Les bagnes italiens à l’époque du Premier Empire
Avec la création de l’« Empire aux 130 départements », le système des bagnes impériaux s’étend à des territoires jusque-là situés à l’extérieur de la France. En Italie, trois bagnes sont ainsi récupérés : cette période éphémère n’a pas marqué les esprits et a laissé peu de traces dans l’Histoire.
Le terme « bagne » provient de l’italien bagno (bain). Le premier bagne européen a été construit en 1598 dans le port de Livourne, sous le grand-duc de Toscane Ferdinand Ier de Médicis. L’origine du mot est sujette à controverses, évoquant soit la proximité d’un lieu de détention avec un établissement de bains à Constantinople, soit l’humidité des murs de ces établissements. Le bagno pénal de Livourne introduit un concept relativement nouveau : l’emploi des forçats comme rameurs à bord des galères devient secondaire, et ces détenus sont désormais utilisés pour l’entretien des navires de guerre. Ils travaillent à l’extérieur le jour et ne sont enfermés que la nuit. Au début du XVIIe siècle, un bagne important est construit à Civitavecchia, le principal port des États de l’Église sur la mer Tyrrhénienne. D’autres bagnes existent à Gênes et La Spezia, ainsi que dans le Royaume de Naples, notamment à Castellamare di Stabia et Palerme.
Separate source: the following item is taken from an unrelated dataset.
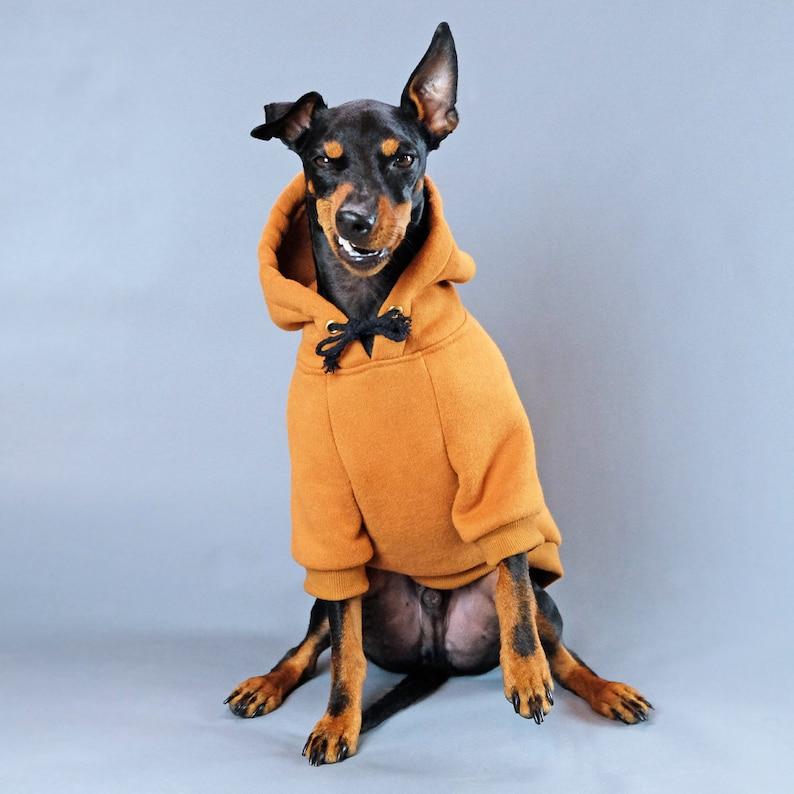 Tan Coloured Dog Sweatshirt | Stay at Home Mum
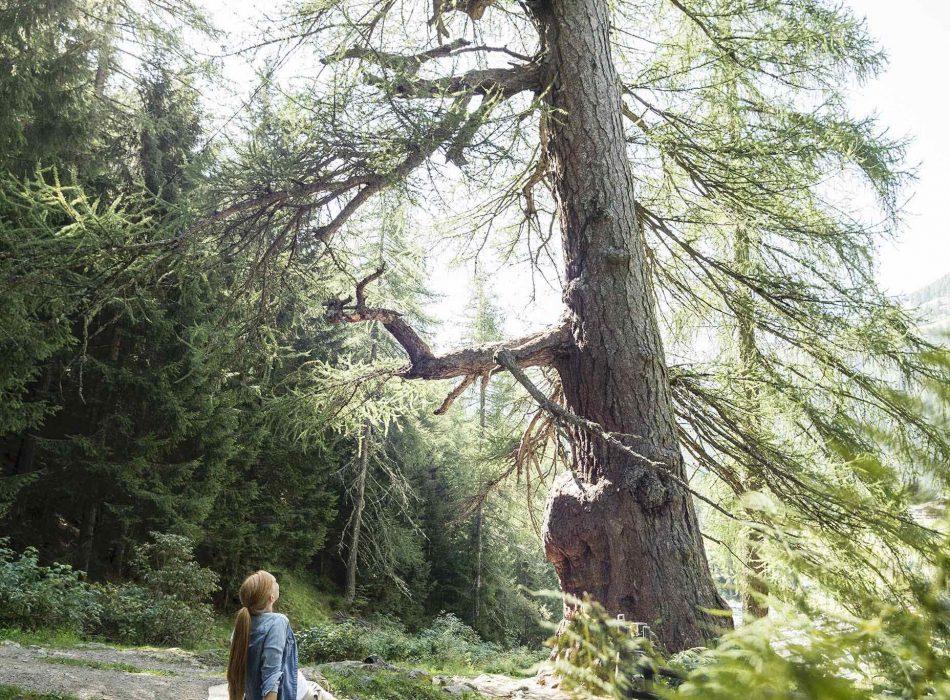 Frau_blick_auf_Baum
En 1809, le bagne de Gênes compte 838 forçats
Après les guerres d’Italie, l’empire de Napoléon annexe le nord-ouest et le centre de l’Italie : le Piémont devient français en 1802, la Ligurie en 1805, la Toscane en 1808, et le Latium et l’Ombrie en 1809. Le système administratif napoléonien s’impose alors, transformant les bagnes existants en « bagnes français ». En 1809, le bagne de Gênes compte 838 forçats, celui de La Spezia 638, et Civitavecchia héberge environ 1500 détenus. À titre de comparaison, Toulon abrite 4 432 forçats à la même époque. Dans l’ensemble, ces forçats bénéficient d’une certaine liberté de mouvement, d’une nourriture convenable et d’une rémunération modeste, leur condition étant meilleure que celle des détenus emprisonnés.
De fréquentes révoltes
La discipline dans les bagnes italiens est parfois laxiste, et des révoltes sont fréquentes. En août 1793, à Civitavecchia, 300 rameurs se mutinent à bord de la galère San Pietro, maîtrisant son équipage et s’emparant d’armes avant de descendre à terre, nécessitant l’intervention de la milice. Avant même leur transformation en établissements français, ces bagnes perdent leur raison d’être avec la disparition des galères et ne survivent que par inertie administrative. Le bagne de Livourne ferme définitivement en 1766.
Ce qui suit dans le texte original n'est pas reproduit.